Cass. soc., 26 juin 2024, n°23-15.498

The voluntary redundancy scheme set up by the employer as part of an employment protection plan is an alternative to compulsory redundancies, offering employees the opportunity to leave the company voluntarily in exchange for financial benefits.

In a series of judgments handed down on 26 June 2002, the Labour Division of the French Supreme Court (Cour de Cassation) ruled on the extent to which employees who had signed a voluntary redundancy agreement and thus benefited from the voluntary redundancy scheme in accordance with the provisions of a job protection plan could challenge the economic reason for the redundancy.

In this case, a company, a subsidiary of a group, carries out research and development in the field of dermatology. In 2017, as part of a plan to reorganise the company to ensure its competitiveness, the group presented the works council with an information document on the proposed conversion/closure of the site. Subsequently, the company submitted to the DIRECCTE a unilateral document on the collective redundancy project, including a mixed PSE and a voluntary redundancy plan, which was approved on 11 April 2018. Between August and September 2018, the company’s non-managerial employees signed an amicable termination agreement for economic reasons.
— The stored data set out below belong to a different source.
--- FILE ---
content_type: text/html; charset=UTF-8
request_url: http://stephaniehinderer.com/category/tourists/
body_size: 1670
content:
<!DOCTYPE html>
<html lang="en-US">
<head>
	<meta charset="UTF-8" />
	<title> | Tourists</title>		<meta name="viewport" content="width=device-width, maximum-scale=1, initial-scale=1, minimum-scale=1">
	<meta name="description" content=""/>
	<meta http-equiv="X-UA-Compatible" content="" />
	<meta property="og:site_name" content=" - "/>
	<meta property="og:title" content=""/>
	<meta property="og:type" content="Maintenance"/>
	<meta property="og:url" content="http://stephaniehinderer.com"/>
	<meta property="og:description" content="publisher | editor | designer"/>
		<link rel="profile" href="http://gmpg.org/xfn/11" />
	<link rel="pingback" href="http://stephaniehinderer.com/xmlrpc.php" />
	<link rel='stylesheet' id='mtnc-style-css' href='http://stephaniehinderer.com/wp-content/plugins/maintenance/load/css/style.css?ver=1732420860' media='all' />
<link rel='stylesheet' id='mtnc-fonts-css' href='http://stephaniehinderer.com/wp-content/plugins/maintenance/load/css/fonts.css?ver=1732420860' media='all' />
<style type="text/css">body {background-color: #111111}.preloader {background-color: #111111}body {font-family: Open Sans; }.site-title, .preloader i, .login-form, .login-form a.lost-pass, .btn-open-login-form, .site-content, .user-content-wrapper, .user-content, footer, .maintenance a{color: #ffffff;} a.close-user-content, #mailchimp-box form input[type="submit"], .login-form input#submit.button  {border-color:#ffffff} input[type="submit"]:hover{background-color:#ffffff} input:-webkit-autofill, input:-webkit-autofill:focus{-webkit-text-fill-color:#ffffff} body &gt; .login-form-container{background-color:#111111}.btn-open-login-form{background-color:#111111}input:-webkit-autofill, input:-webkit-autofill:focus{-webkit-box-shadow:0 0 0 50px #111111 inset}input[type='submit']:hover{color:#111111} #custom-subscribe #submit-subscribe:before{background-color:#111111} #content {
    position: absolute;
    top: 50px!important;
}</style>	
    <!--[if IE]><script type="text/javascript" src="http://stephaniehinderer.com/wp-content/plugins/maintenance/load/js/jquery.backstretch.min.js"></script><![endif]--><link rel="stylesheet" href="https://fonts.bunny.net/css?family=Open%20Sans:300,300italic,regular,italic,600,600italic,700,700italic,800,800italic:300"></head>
Challenging the economic reasons for the termination, the employees who signed the agreement filed a lawsuit with the Labour Court seeking compensation for various losses.

In a judgment delivered on 10 March 2023, the Court of Appeal of Aix-en-Provence ruled that the employees had the right to challenge the economic reason for the dismissal and ordered the employer to pay each of the employees damages for dismissal without real and serious cause. The lower courts held that since the agreement to terminate the employment relationship by mutual consent fell within the scope of the provisions applicable to dismissals for economic reasons, the employer had to prove the existence of a legitimate economic reason, with the result that the employees were entitled to challenge the economic reason for the dismissal.

The employer appealed to the French Supreme Court. It complained that the judgment had allowed the employees to challenge the amicable termination agreement and the reason for the termination of the employment contract and ordered the employer to pay them damages for dismissal without real and serious cause. It argued that where the termination of an employment contract for economic reasons is the result of an amicable termination agreement in accordance with the provisions of a collective agreement or a PSE submitted to the staff representatives, the economic reason for the termination cannot be challenged, except in the case of fraud or lack of consent.

The question put to the Cour de cassation was therefore whether employees who had signed an amicable termination agreement in accordance with the provisions of a PSE could challenge the economic reason for the dismissal.

In its judgment of 26 June 2024, based on articles 1101 and 1103 of the Civil Code, relating to the binding nature of contracts, and articles 1221-1 and 1221-3 of the Labour Code, relating to economic reasons, the Social Division of the Court of Cassation overturned the judgment of the Court of Appeal of Aix-en-Provence. The High Court judges stated that the termination of a contract by mutual consent as a result of a voluntary redundancy plan in the context of the implementation of an SPE submitted to the staff representatives cannot be challenged, except in the case of fraud or lack of consent. This solution is in line with the established case law of the Court of Cassation on the termination of contracts and voluntary redundancy plans (Cass. soc., 8 February 2012, no. 10-27.176; Cass. soc., 17 December 2014, no. 13-19.623).

On the same day, the Social Chamber also ruled that the judge is not competent to assess the economic reason and the amicable dismissal of staff representatives authorised by the Labour Inspectorate (Cass. Soc., 26 June 2024, no. 23-15.533), thus reaffirming the principle of the separation of powers.